### SUPPLIED DATA ###
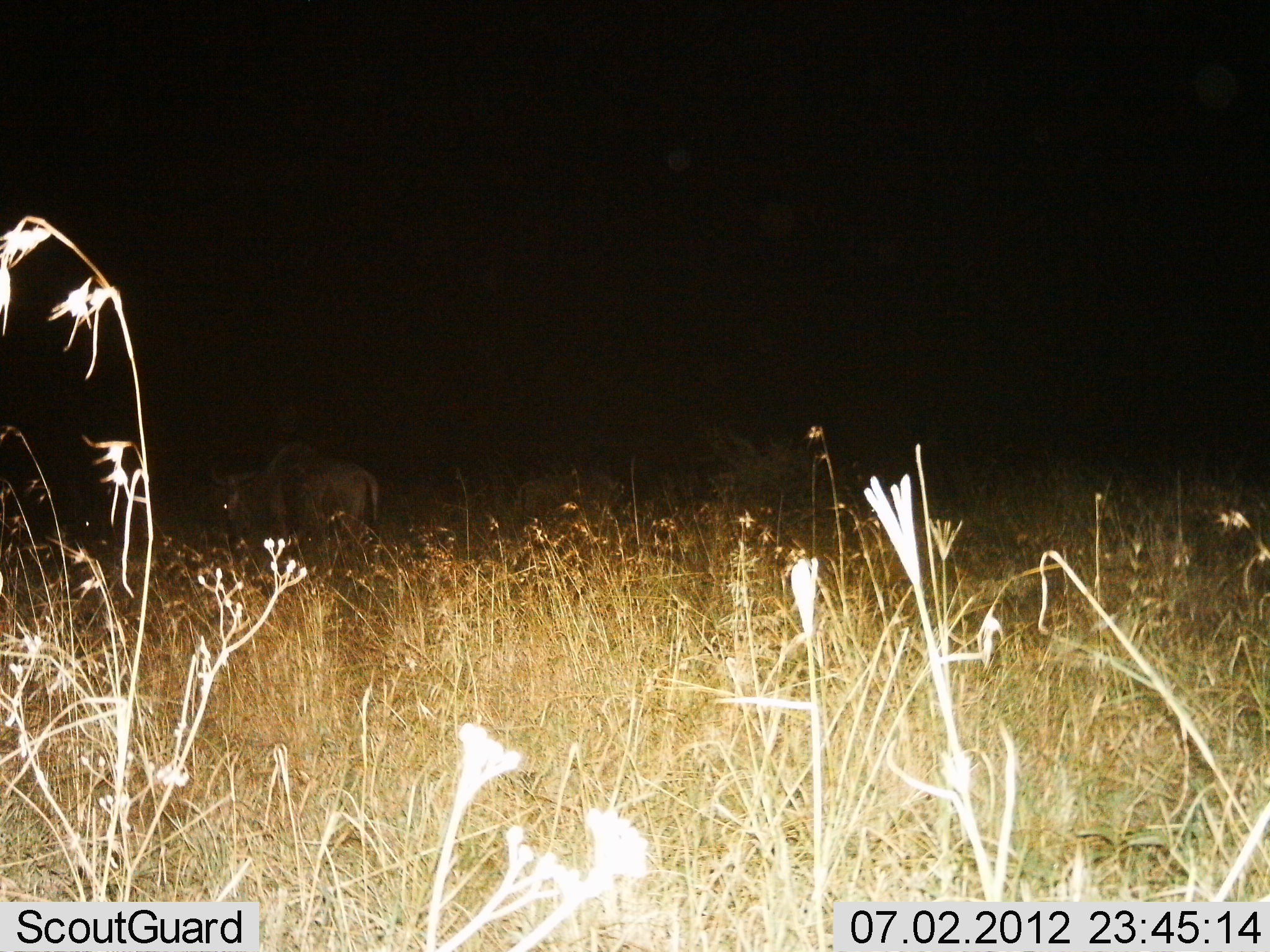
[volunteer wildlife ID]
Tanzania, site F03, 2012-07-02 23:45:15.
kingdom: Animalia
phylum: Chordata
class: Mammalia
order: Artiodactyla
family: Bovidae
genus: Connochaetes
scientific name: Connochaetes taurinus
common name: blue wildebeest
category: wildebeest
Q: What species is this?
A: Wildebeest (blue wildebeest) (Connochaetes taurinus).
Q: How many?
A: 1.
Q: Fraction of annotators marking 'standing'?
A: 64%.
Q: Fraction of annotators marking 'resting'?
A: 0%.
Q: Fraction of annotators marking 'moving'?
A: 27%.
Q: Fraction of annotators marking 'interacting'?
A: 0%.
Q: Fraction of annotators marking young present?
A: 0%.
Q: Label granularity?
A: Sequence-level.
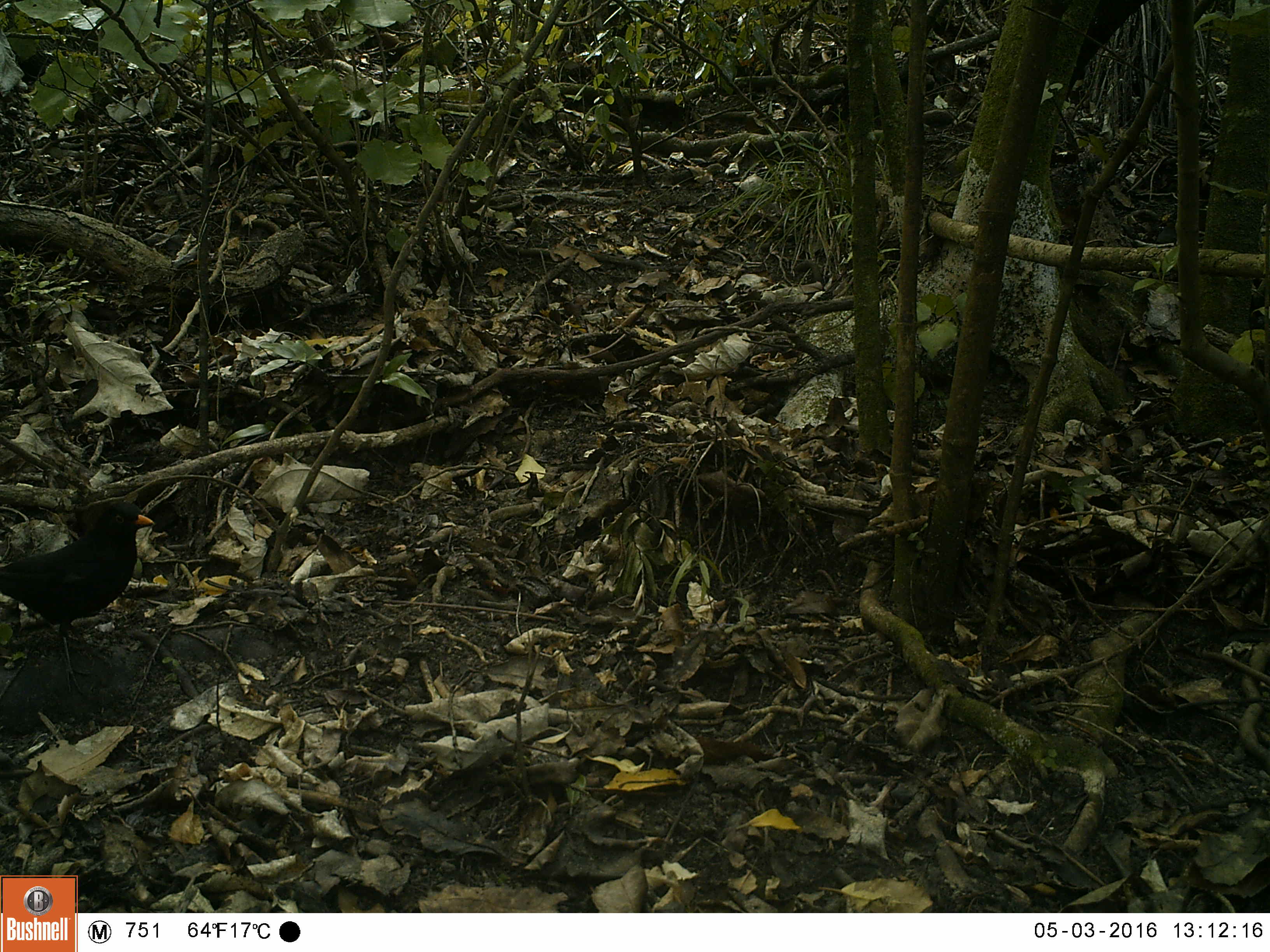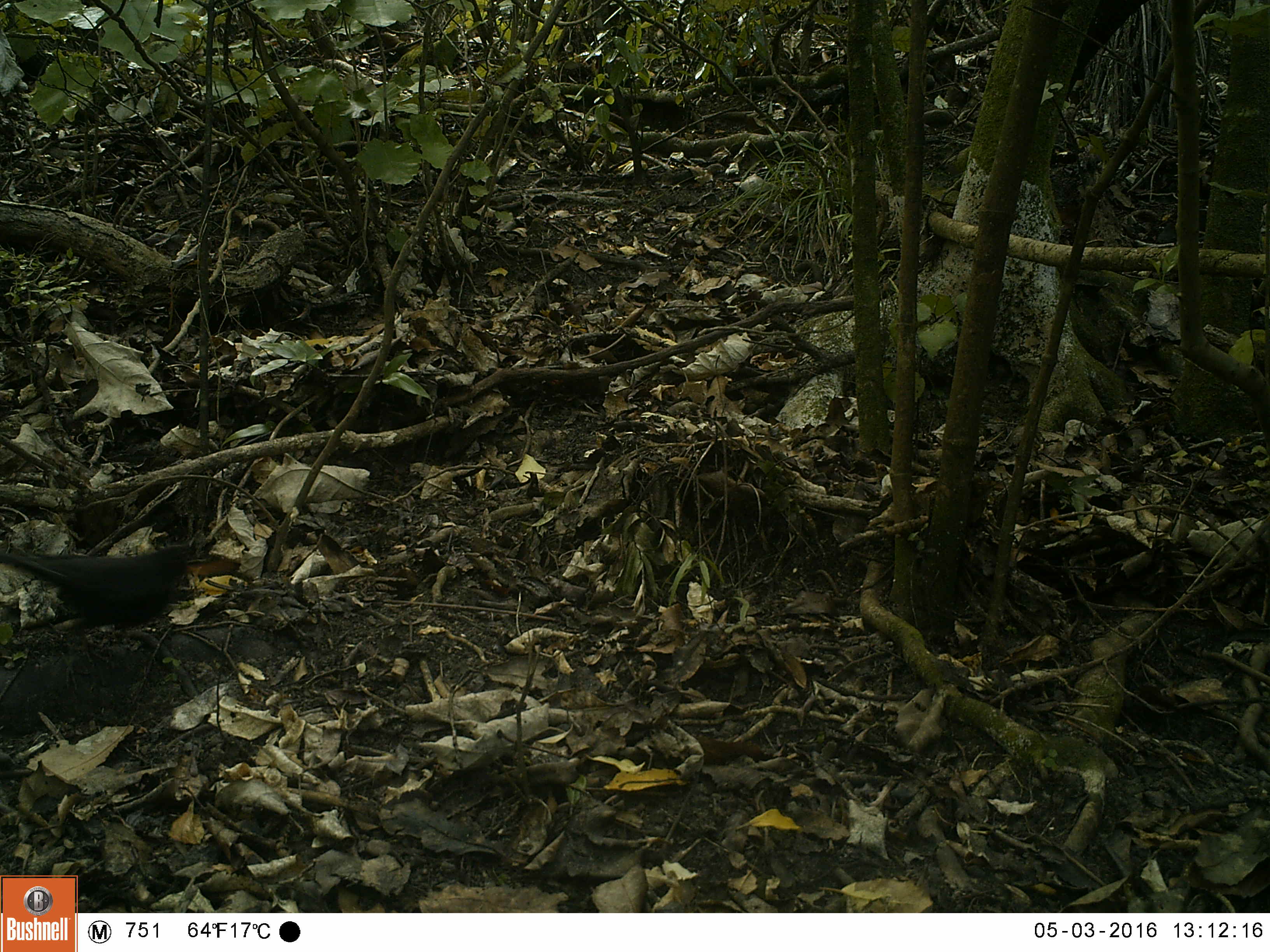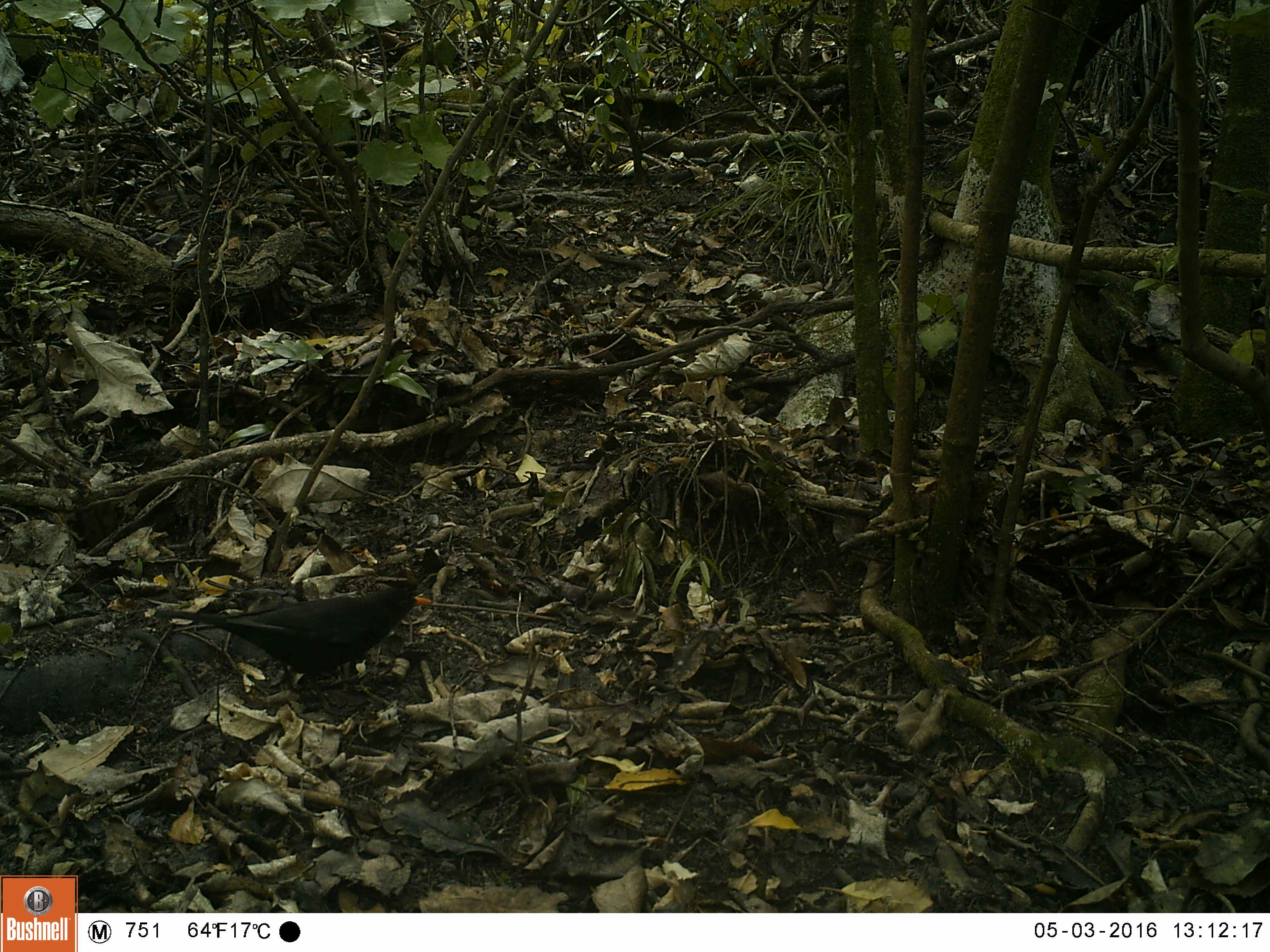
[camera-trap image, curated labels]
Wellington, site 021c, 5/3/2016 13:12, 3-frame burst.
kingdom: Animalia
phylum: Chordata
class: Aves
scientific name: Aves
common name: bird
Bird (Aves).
###
> [EXERCISE GOAL]: The answer must be every line from the entries above that holds the string "Fraction".

> [THE COMPLETED TASK]:
Q: Fraction of annotators marking 'standing'?
Q: Fraction of annotators marking 'resting'?
Q: Fraction of annotators marking 'moving'?
Q: Fraction of annotators marking 'interacting'?
Q: Fraction of annotators marking young present?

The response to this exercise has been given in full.